Barroso Sees ‘Problems’ If Gas Flow Doesn’t Restart
Russian and Ukrainian officials have accepted a proposal to have international monitors verify gas transit, Barroso said at a joint news conference with Czech Prime Minister Mirek Topolanek in Prague today.
“Tomorrow in Brussels we hope to have this confirmed,” Barroso told reporters. “It’s critical” that supplies “start immediately.”
Russian natural gas exports through Ukraine halted for the first time in three years, threatening to create shortages as freezing weather spurred demand across Europe. Slovakia, Hungary and Bulgaria were among the countries that restricted gas use.
The Czech Republic, which holds the rotating EU presidency, called a meeting of ministers for tomorrow in Brussels with representatives OAO Gazprom and NAK Naftogaz Ukrainy to find a “technical solution” and ensure transit.
“There’s a certain light at the end of the tunnel of an otherwise very complicated bilateral situation,” Topolanek said. The meeting seeks to reach an agreement “so that we could control supplies so that transit could be renewed and that all other remaining questions would be resolved afterward.”

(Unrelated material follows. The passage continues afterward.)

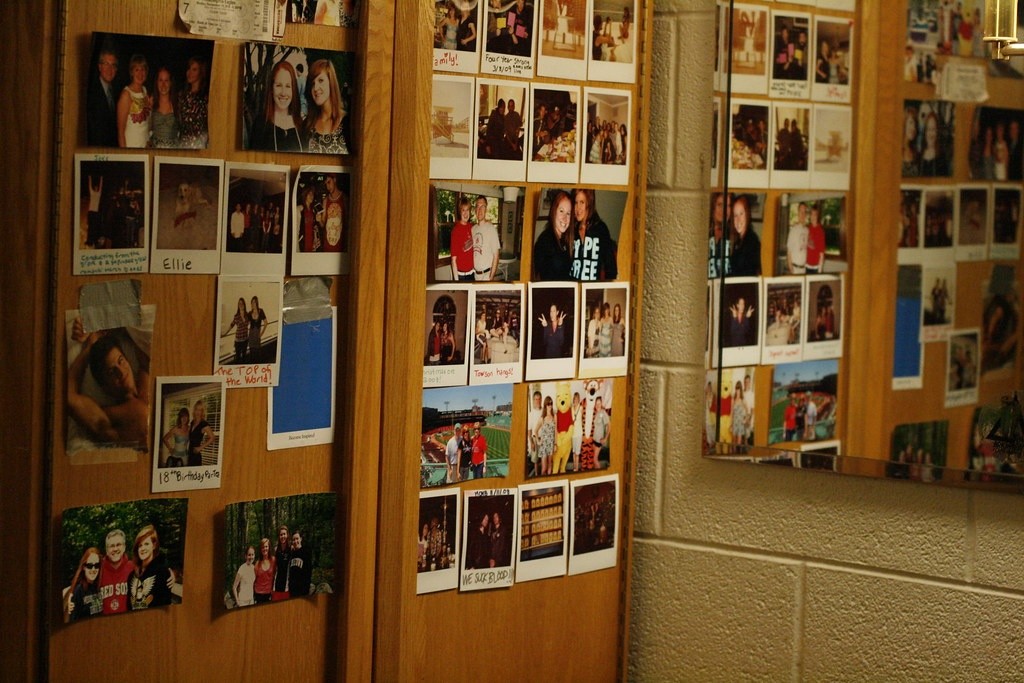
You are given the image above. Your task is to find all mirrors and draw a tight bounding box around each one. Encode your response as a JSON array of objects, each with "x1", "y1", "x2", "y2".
[{"x1": 700, "y1": 1, "x2": 1024, "y2": 498}]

A deal such as the one outlined by Barroso “could possibly be reached tomorrow,” he said, adding that at the moment, the approach of Russia and Ukraine “gives hope for an agreement.”
The situation may become critical on Jan. 9 if supplies to Europe aren’t restored, Topolanek said. The Czech EU presidency has called a Jan. 12 meeting in Brussels of the council of energy ministers from the bloc’s 27 members.
If the gas dispute isn’t resolved soon, it will also raise doubts about Russia’s commitment as a supplier of gas to Europe and Ukraine’s future as a transit country, Barroso said.
Topolanek, without offering specifics, said the EU could use other “tools” of communication against Russia if the situation persists.
Both Topolanek and Barroso spoke to Russian Premier Vladimir Putin today about the gas problem. Barroso also spoke with Ukraine’s Prime Minister Yulia Timoshenko.